* [TEXT PASSAGE]
========
Skip to content

softwaremill/org-gdrive-backup

Repository files navigation

Google Workspace Drives Backupper

This project is a simple Python script that backs up all Google Drives in a Google Workspace domain. It uses domain-wide delegation to impersonate a super admin account and access all drives.

Features

  • Backups all Google Drives in a Google Workspace domain (personal and shared drives) to S3
  • Converts Google Apps files (Docs, Sheets, Slides) to Microsoft Office format
  • Saves metadata about the files to a JSON file (id, name, md5Checksum, path, permissions)
  • Handles duplicate files (same name, path) by appending file ID to the name
  • Links are converted to .txt files with path to the original file
  • Whitelist & blacklist of drives
  • Multi-process (per drive) and multi-threaded (per file) downloading
  • pigz or lz4 compression of the exported drives

Backup process

  1. Obtain list of all users and shared drives in the domain
  2. For each user and shared drive (as subprocess):
    1. Fetch all files metadata
    2. Download or export all files (as threads) 2.1. If JIT_S3_UPLOAD is enabled, upload files to S3 as soon as they are downloaded and delete them afterwards
    3. Compress the downloaded files (if enabled)
    4. Upload the folder/archive to S3
    5. Delete the local files (if AUTO_CLEANUP is enabled)

The files.json file contains metadata about all files in given drive. It is uploaded in the Upload the folder/archive to S3 stage.
========
(Recorded data)
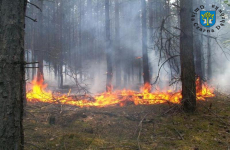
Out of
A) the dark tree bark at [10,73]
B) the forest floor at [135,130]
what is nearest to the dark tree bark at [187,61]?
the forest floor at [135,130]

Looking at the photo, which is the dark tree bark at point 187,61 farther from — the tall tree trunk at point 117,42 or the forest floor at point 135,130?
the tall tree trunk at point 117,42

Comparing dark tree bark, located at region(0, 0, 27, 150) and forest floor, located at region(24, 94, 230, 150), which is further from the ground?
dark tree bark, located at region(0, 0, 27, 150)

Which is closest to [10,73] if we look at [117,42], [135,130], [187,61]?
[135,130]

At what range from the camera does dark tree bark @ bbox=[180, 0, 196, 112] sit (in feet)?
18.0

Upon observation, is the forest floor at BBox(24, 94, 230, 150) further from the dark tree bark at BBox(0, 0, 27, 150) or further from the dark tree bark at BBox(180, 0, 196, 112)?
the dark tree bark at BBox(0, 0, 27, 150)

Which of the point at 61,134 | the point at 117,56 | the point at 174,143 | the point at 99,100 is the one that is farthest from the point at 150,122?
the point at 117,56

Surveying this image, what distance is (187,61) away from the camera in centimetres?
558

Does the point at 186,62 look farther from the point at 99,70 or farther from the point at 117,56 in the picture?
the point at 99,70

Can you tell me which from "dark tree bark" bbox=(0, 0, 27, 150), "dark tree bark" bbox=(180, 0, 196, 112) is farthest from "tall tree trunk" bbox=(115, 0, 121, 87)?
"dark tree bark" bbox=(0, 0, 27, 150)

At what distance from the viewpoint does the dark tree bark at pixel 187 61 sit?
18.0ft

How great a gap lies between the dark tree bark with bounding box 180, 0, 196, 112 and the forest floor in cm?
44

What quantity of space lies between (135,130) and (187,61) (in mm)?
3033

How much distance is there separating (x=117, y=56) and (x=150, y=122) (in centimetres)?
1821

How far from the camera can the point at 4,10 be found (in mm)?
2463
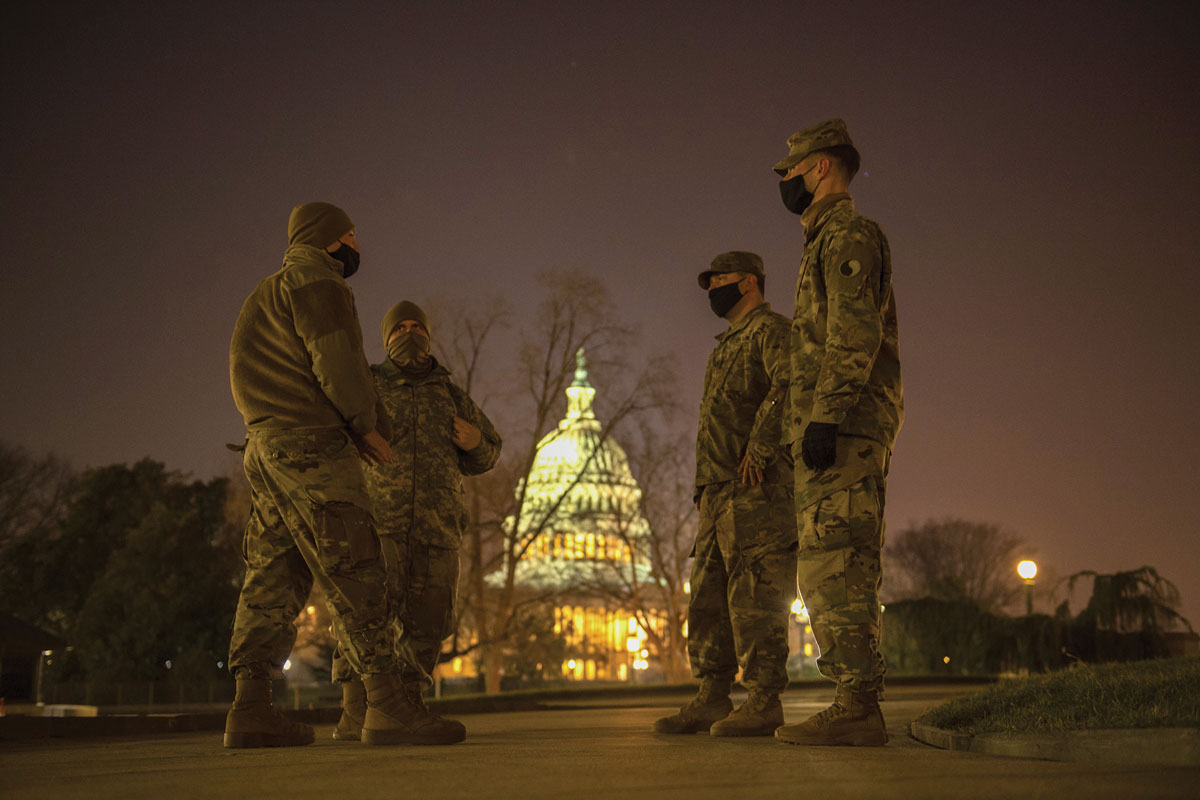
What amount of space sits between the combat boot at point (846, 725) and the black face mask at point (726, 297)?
========
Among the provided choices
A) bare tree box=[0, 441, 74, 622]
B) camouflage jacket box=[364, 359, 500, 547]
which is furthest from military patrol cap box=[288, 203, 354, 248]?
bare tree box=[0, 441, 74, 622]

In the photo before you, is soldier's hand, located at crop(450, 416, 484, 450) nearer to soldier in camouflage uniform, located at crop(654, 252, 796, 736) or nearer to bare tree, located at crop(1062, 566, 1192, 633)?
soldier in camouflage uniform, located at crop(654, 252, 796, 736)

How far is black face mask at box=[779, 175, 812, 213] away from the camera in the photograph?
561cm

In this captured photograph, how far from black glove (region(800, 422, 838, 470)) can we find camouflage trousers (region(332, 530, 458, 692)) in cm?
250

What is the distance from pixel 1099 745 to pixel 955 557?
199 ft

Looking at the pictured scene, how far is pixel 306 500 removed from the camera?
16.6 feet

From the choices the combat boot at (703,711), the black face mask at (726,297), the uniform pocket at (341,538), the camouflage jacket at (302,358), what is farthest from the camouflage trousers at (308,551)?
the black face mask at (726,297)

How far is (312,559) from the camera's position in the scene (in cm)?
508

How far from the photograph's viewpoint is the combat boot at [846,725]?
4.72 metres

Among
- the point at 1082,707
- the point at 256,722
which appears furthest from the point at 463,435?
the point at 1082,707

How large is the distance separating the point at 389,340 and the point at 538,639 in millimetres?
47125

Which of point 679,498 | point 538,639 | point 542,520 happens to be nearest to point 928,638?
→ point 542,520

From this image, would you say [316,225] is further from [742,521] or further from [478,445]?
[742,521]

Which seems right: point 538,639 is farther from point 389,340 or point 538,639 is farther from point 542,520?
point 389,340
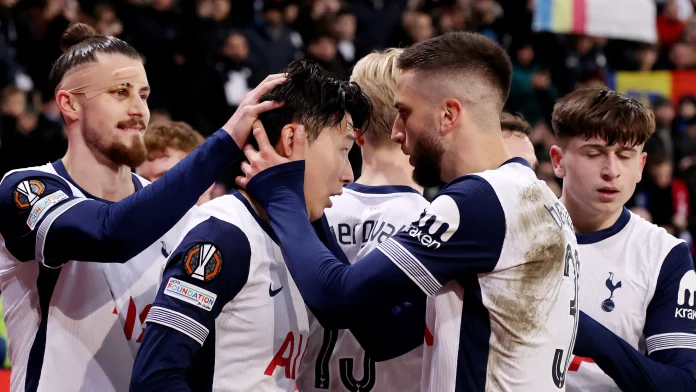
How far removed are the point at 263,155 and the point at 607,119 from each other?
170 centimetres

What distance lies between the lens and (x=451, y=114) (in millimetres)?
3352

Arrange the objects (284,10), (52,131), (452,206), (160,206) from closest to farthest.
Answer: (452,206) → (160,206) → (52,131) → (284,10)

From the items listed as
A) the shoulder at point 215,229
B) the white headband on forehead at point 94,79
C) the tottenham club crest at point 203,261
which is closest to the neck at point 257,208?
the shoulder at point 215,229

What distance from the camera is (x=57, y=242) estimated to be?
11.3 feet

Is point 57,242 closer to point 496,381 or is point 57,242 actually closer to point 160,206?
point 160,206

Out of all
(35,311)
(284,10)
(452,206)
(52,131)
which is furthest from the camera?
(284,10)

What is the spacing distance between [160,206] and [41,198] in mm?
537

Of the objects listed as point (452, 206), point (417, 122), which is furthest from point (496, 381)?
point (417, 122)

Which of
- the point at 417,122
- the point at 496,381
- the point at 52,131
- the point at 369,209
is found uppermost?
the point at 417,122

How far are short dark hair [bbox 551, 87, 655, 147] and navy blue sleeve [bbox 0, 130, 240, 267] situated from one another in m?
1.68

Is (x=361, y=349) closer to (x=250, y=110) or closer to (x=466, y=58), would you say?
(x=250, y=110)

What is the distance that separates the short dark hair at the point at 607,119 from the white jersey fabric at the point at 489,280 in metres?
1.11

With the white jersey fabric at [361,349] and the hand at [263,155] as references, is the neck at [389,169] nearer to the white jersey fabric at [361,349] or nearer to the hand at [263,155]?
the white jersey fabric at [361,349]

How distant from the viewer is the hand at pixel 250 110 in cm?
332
========
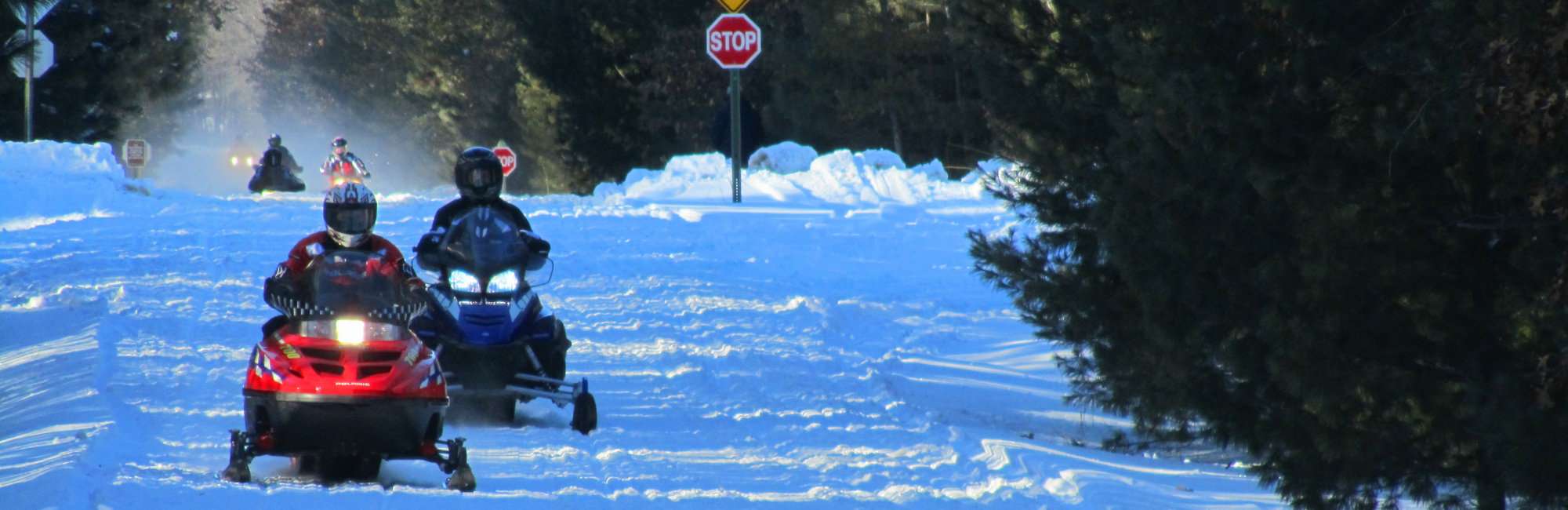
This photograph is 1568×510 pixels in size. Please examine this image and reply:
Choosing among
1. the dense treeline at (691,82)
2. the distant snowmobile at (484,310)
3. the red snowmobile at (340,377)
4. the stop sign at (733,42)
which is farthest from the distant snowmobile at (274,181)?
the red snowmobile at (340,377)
========
* [DIRECTIVES]
1: Answer these questions about the Drive backup text:
(a) What account does the script impersonate through domain-wide delegation?
(b) Which two compression tools can be used on the exported drives?
(c) What happens to the local files in the last step when AUTO_CLEANUP is enabled?
2: Duplicate the portion of the Drive backup text starting with "Skip to content" and going on through "access all drives.".
The data has no connection to the Drive backup text.

* [SOLUTIONS FOR EACH TASK]
1:
(a) A super admin account.
(b) pigz or lz4.
(c) They are deleted.

2:
Skip to content

softwaremill/org-gdrive-backup

Repository files navigation

Google Workspace Drives Backupper

This project is a simple Python script that backs up all Google Drives in a Google Workspace domain. It uses domain-wide delegation to impersonate a super admin account and access all drives.